YOUR INSTRUCTIONS:
Print out the data below. Do not alter a single line.

DATA TO EXAMINE:
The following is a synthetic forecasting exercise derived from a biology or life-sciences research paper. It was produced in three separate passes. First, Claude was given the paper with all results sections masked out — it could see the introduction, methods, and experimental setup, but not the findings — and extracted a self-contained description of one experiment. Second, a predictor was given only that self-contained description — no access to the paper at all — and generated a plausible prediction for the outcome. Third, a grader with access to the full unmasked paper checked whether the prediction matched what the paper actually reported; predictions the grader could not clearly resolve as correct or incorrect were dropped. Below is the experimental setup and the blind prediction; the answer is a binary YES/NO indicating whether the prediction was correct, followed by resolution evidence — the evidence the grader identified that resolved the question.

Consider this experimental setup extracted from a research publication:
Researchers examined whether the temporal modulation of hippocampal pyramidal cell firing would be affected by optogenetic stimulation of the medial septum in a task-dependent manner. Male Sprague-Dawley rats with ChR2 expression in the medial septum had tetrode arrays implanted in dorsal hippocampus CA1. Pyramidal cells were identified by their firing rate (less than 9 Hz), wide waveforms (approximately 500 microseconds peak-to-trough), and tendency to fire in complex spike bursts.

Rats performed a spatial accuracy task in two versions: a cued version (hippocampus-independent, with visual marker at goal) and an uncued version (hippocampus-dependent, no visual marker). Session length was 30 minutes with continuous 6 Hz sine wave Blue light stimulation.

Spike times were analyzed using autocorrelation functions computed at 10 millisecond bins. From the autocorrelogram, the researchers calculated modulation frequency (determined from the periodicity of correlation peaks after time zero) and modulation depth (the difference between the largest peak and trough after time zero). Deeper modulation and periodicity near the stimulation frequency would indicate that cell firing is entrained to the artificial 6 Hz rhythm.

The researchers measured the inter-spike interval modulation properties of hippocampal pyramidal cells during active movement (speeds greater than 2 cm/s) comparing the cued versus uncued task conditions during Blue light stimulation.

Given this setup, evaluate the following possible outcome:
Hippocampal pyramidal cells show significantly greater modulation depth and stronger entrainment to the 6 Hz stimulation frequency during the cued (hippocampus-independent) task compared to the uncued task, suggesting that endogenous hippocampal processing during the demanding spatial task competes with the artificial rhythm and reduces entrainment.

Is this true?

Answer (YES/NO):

WORKED SOLUTION:
The following is a synthetic forecasting exercise derived from a biology or life-sciences research paper. It was produced in three separate passes. First, Claude was given the paper with all results sections masked out — it could see the introduction, methods, and experimental setup, but not the findings — and extracted a self-contained description of one experiment. Second, a predictor was given only that self-contained description — no access to the paper at all — and generated a plausible prediction for the outcome. Third, a grader with access to the full unmasked paper checked whether the prediction matched what the paper actually reported; predictions the grader could not clearly resolve as correct or incorrect were dropped. Below is the experimental setup and the blind prediction; the answer is a binary YES/NO indicating whether the prediction was correct, followed by resolution evidence — the evidence the grader identified that resolved the question.

Consider this experimental setup extracted from a research publication:
Researchers examined whether the temporal modulation of hippocampal pyramidal cell firing would be affected by optogenetic stimulation of the medial septum in a task-dependent manner. Male Sprague-Dawley rats with ChR2 expression in the medial septum had tetrode arrays implanted in dorsal hippocampus CA1. Pyramidal cells were identified by their firing rate (less than 9 Hz), wide waveforms (approximately 500 microseconds peak-to-trough), and tendency to fire in complex spike bursts.

Rats performed a spatial accuracy task in two versions: a cued version (hippocampus-independent, with visual marker at goal) and an uncued version (hippocampus-dependent, no visual marker). Session length was 30 minutes with continuous 6 Hz sine wave Blue light stimulation.

Spike times were analyzed using autocorrelation functions computed at 10 millisecond bins. From the autocorrelogram, the researchers calculated modulation frequency (determined from the periodicity of correlation peaks after time zero) and modulation depth (the difference between the largest peak and trough after time zero). Deeper modulation and periodicity near the stimulation frequency would indicate that cell firing is entrained to the artificial 6 Hz rhythm.

The researchers measured the inter-spike interval modulation properties of hippocampal pyramidal cells during active movement (speeds greater than 2 cm/s) comparing the cued versus uncued task conditions during Blue light stimulation.

Given this setup, evaluate the following possible outcome:
Hippocampal pyramidal cells show significantly greater modulation depth and stronger entrainment to the 6 Hz stimulation frequency during the cued (hippocampus-independent) task compared to the uncued task, suggesting that endogenous hippocampal processing during the demanding spatial task competes with the artificial rhythm and reduces entrainment.

Is this true?

Answer (YES/NO):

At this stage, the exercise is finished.